Decided On April 27, 1959
HARI SINGH Appellant
V/S
RANG BAHADUR Respondents

JUDGEMENT

(1.) THE circumstances that give rise to this second appeal are that Rang Bahadur and Raj Babu sons of Shiv Dayal and Munshilal brought a suit against Hari Singh and Murli in the court of the SDO Behror on 22. 6. 56 for recovery of possession on the ground that the defendants had wrongfully trespassed upon the land in dispute and hence ought to be ejected therefrom. THE trial court after framing necessary issues recorded the evidence of the parties and granted a decree with costs in favour of the plaintiffs on 14. 10. 57. One of the defendants Murli went up in appeal before the Additional Commissioner and in the memorandum of appeal that was filed by him on 17. 10. 57 Rang Bahadur and Hari Singh were impleaded as respondents. Nothing was stated in this memorandum as regards the other two, Raj Babu and Munshilal, in whose favour as well a decree was passed by the trial court. It may be observed here that the copy of the decree issued by the trial court to the appellants contains the names of all the three plaintiffs in the title of the suit. In the copy of the judgment issued by the trial court to the appellant contains the names of all the 3 plaintiffs in the title of the suit. In the copy of the judgment issued by the trial court to the appellant the name of Rang Bahadur alone appears in the title though the first line of the judgment starts with the assertion that the suit was instituted by Rang Bahadur and two others. On 20. 12. 57 application was put up before the lower court by Murli to the effect that as in the judgment of the lower court the name of Rang Bahadur alone appears and as it was known subsequently that Raj Babu and Munshilal were also joint with him as plaintiffs in the suit, permission may be granted to the appellant to join them in the appeal. This application was rejected by the lower appellate court and the appeal was rejected on the ground that as it had become time barred against two of the plaintiffs it should fail in toto. Hence this second appeal before us.

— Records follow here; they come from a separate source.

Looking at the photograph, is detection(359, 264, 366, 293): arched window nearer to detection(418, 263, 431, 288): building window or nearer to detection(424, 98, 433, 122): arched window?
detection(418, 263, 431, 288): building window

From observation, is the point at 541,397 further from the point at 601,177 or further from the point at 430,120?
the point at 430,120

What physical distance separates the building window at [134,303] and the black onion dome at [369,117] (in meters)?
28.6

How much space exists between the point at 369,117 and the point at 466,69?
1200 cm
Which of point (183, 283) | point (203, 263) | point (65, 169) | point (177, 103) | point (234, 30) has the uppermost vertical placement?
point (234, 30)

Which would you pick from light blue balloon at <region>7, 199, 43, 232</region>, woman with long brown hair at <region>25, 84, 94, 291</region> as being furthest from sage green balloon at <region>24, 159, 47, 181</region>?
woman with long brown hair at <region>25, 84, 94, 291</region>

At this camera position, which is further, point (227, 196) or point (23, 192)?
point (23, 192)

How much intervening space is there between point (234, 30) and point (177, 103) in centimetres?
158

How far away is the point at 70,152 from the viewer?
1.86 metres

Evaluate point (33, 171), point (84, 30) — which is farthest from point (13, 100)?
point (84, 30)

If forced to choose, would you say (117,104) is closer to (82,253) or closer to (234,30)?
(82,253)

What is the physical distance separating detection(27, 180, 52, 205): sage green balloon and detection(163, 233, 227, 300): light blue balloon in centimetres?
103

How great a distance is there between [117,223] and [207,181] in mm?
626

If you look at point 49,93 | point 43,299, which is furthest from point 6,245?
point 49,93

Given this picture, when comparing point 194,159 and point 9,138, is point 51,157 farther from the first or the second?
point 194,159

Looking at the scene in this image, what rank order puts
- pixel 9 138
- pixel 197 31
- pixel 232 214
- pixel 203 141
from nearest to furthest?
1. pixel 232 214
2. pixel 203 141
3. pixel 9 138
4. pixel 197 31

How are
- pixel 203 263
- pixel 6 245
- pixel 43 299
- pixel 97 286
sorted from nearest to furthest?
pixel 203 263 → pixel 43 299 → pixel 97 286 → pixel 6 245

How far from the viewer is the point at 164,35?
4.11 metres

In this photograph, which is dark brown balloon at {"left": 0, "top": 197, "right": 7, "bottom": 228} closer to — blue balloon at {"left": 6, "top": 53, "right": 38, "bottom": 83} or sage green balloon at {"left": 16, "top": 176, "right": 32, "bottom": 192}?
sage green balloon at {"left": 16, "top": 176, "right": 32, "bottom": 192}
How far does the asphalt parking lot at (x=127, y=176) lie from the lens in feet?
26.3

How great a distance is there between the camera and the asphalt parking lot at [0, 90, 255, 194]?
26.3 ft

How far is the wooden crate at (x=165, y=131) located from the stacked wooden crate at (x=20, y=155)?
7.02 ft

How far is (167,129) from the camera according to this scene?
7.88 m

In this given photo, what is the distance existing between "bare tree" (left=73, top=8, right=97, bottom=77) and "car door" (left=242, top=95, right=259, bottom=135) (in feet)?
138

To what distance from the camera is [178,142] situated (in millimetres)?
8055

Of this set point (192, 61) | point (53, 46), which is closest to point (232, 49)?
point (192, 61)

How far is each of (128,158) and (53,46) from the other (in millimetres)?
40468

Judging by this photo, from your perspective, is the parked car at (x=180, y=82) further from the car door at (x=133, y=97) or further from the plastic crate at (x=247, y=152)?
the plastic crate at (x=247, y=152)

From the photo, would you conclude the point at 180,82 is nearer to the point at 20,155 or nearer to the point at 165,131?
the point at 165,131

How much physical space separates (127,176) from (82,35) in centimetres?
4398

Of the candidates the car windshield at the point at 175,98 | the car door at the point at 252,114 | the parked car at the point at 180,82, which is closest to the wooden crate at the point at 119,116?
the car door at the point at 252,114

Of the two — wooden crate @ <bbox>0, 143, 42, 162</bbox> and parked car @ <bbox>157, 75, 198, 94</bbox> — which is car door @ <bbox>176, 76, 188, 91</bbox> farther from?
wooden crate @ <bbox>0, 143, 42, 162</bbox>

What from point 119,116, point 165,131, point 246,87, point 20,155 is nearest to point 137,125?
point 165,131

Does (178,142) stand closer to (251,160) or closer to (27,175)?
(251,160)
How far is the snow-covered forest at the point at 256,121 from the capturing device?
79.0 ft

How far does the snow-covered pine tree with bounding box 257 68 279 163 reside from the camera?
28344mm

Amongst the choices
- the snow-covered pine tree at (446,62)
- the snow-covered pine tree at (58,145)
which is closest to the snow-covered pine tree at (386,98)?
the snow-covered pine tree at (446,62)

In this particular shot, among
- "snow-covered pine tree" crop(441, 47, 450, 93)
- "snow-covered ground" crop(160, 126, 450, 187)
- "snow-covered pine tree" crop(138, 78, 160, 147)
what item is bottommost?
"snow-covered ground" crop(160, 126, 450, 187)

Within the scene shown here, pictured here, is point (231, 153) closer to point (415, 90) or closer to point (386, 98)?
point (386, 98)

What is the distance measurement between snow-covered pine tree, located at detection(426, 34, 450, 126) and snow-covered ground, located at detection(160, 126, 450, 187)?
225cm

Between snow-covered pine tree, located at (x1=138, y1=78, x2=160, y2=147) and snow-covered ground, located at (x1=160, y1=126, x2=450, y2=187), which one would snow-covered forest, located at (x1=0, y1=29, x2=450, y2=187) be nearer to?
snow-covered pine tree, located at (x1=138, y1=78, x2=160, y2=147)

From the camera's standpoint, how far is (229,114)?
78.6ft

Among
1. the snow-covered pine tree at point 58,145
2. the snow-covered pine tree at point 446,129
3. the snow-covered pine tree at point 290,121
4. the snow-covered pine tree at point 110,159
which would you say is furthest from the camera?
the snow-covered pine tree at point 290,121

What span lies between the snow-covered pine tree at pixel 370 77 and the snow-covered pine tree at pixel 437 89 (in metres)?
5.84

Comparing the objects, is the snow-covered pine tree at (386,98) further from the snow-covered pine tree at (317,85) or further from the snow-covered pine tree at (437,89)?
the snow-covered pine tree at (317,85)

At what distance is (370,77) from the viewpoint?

(2.) WE have heard the learned counsel for the parties and have examined the record as well. The learned counsel appearing for the appellant has argued before us that the appellant's counsel was misled by the certified copy of the judgement of the trial court in believing that the suit was filed by Rang Bahadur alone and as such the appellant should not be penalised for the lapse of his advocate as the appellant himself being illiterate did all that could be expected of him by engaging a lawyer. It has been replied by the respondent that the name of all the plaintiffs appeared in the certified copy of the decree and in the first sentence of the certified copy of the judgment as well and if trouble had been taken to read either of them carefully the position would have been perfectly clear. It has also been argued that sec. 5 of the Indian Limitation Act or sec. 151 C. P. C. has no application to the present case as it is governed by the provisions of Order 41 Rule 20 C P. C.

(3.) IN AIR 1958 Andhra Pradesh 743 it was observed that Order 41 Rule 20 is not specific terms made subject to sec. 22 of the Limitation Act as in the case of Order 1 Rule 10 CPC. But the clause "interested in the result of the appeal" introduces a restriction on the power of the appellate courts namely that the persons ought to be added should be affected by the result of the appeal. The plain meaning of this clause cannot leave any room for doubt that before a party to a suit could be introduced as a supplemental respondent his interest in the appeal must be made out, i. e. it should be shown as to how he would be affected by the decision in the appeal if he does not appear and contest the matter. Prima facie if the time for filing the appeal had expired against a person who was exempted by the trial court a valuable right, viz holding a decree in this favour is acquired by the person and there is no reason why this right should be destroyed. It was also pointed out that Order 41 Rule 33 does not enable a court to add a party for the purpose of giving a decree against him if it could not be done by virtue of Order 41 Rule 20 CPC.